◆ ACTIVITY: A copy is needed of each line in the records that has the word "fonts".

(Collected data)
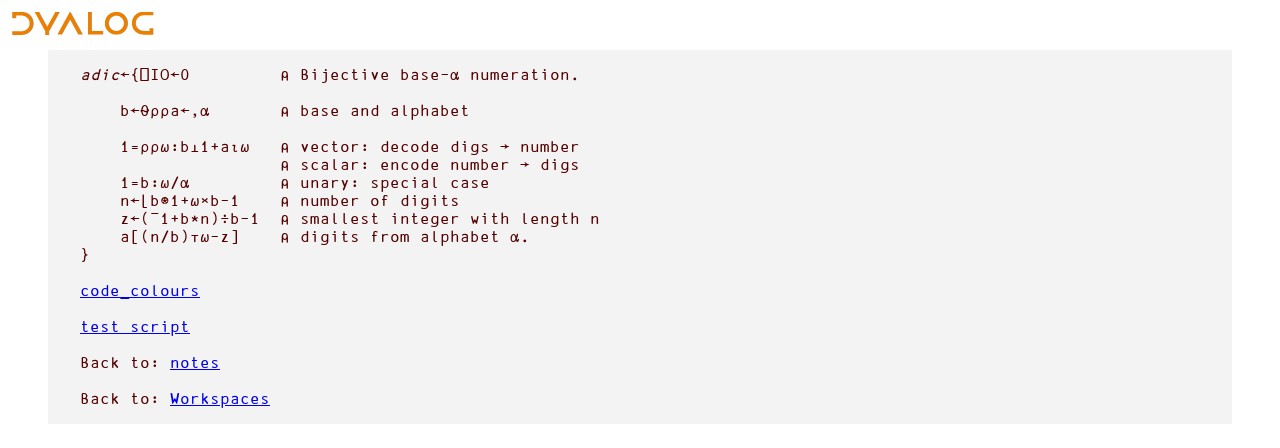

--- FILE ---
content_type: text/html
request_url: https://dfns.dyalog.com/c_adic.htm
body_size: 1676
content:
<!DOCTYPE html PUBLIC "-//W3C//DTD XHTML 1.0 Strict//EN" "http://www.w3.org/TR/xhtml1/DTD/xhtml1-strict.dtd">
<html xmlns="http://www.w3.org/1999/xhtml" xml:lang="en-gb" lang="en-gb" >
<head>
<title>
Dyalog APL - Bijective base-⍺ numeration.
</title>
<link rel="stylesheet" type="text/css" href="xhtml.css"/>
<meta http-equiv="Content-Language" content="en-gb"/>
<meta http-equiv="Content-Type" content="text/html; charset=UTF-8"/>
<meta name="author" content="The D-Functionistas"/>
<meta name="description" content="Dyalog APL"/>
<meta name="generator" content=""/>
<meta name="keywords" content="apl,algorithms,computation,computers,computing,dfns,'direct definition',dyalog"/>

</head>
<body>
<pre>
<span class=F>adic</span>←{⎕IO←0         ⍝ Bijective base-⍺ numeration.

    <span class=N>b</span>←⍬⍴⍴<span class=N>a</span>←,⍺       ⍝ base and alphabet

    1=⍴⍴⍵:<span class=N>b</span>⊥1+<span class=N>a</span>⍳⍵   ⍝ vector: decode digs → number
                    ⍝ scalar: encode number → digs
    1=<span class=N>b</span>:⍵/⍺         ⍝ unary: special case
    <span class=N>n</span>←⌊<span class=N>b</span>⍟1+⍵×<span class=N>b</span>-1    ⍝ number of digits
    <span class=N>z</span>←<span class=N>(</span>¯1+<span class=N>b</span>*<span class=N>n)</span>÷<span class=N>b</span>-1  ⍝ smallest integer with length n
    <span class=N>a</span>[<span class=N>(n</span>/<span class=N>b)</span>⊤⍵-<span class=N>z</span>]    ⍝ digits from alphabet ⍺.
}

<a href="code_colours.htm">code_colours</a>

<a href="s_adic.htm">test script</a>

Back to: <a href="n_adic.htm">notes</a>

Back to: <a href="https://dfns.dyalog.com/index.htm">Workspaces</a>
</pre>
</body>
</html>


--- FILE ---
content_type: text/css
request_url: https://dfns.dyalog.com/xhtml.css
body_size: 1715
content:
/* IE first */
@font-face {
  font-family: 'APL385';
  src: url("/fonts/Apl385.eot");
  /* IE 9 Compatibility Mode */
  src: local("APL385 Unicode"), url("/fonts/Apl385.eot#iefix") format("embedded-opentype"), url("/fonts/Apl385.woff") format("woff"), url("/fonts/Apl385.ttf") format("truetype"), url("/fonts/Apl385.svg#APL385") format("svg");
  /* Chrome < 4, Legacy iOS */ }

* {padding:0;margin:0;}
body {  
	background:url(_logo.gif) no-repeat 10px 10px #fff;
	color:#777;
	font-family:Georgia,"Times New Roman",Times,serif;
	font-size:medium;
	margin:50px 3em 1em 3em;
}
h1,h2 { 
	background:#ffd;
	color:#700;
	font-family:"Courier New",Courier,monospace;
	font-size:180%;
	font-weight:bold;
	letter-spacing:0.1em;
	margin:0 0 0.5em 0;
	padding:0.1em 0.5em;
}
p {
	margin:0 0 0.8em 0;
}
pre {   
	background:#f3f3f3;
	color:#500;
	font-family: "APL385", "APL385 Unicode", "APLX Upright", "Courier APL2 Unicode", "SImPL", "SiMPL medium", monospace;
        line-height:1.15em;font-size:100%;
        margin:1em 0;
        padding:1em 2em;
}
code {
	font-family: "APL385", "APL385 Unicode", "APLX Upright", "Courier APL2 Unicode", "SImPL", "SiMPL medium", monospace!important;
}
p#logo {
        border:1px dashed red;
        margin-left:-5000px;
        font-size:20px;
        height:25px;
        letter-spacing:0.2em;
        position:absolute; top:10px; left:10px;
        width:150px;
}
<style>						/* Kind-colouring:	*/
	.N{ font-style:normal }			/*  Nilad		*/
	.F{ font-style:italic }			/*  Function		*/
	.M{ font-style:italic; color:#0020C2 }	/*  Monadic Operator	*/
	.D{ font-style:italic; color:#1569C7 }	/*  Dyadic Operator	*/
	.f{ color:red }				/*  Left-arg curry: 1+	*/
	.r{ color:red }				/*  Operand		*/
	.o{ color:red }				/*  Operator		*/
	.u{ color:red }				/*  Unresolved		*/
	.Z{ color:red }				/*  Internal Error	*/
</style>
.small {font-size:80%}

◆ WRITTEN SOLUTION:
  src: url("/fonts/Apl385.eot");
  src: local("APL385 Unicode"), url("/fonts/Apl385.eot#iefix") format("embedded-opentype"), url("/fonts/Apl385.woff") format("woff"), url("/fonts/Apl385.ttf") format("truetype"), url("/fonts/Apl385.svg#APL385") format("svg");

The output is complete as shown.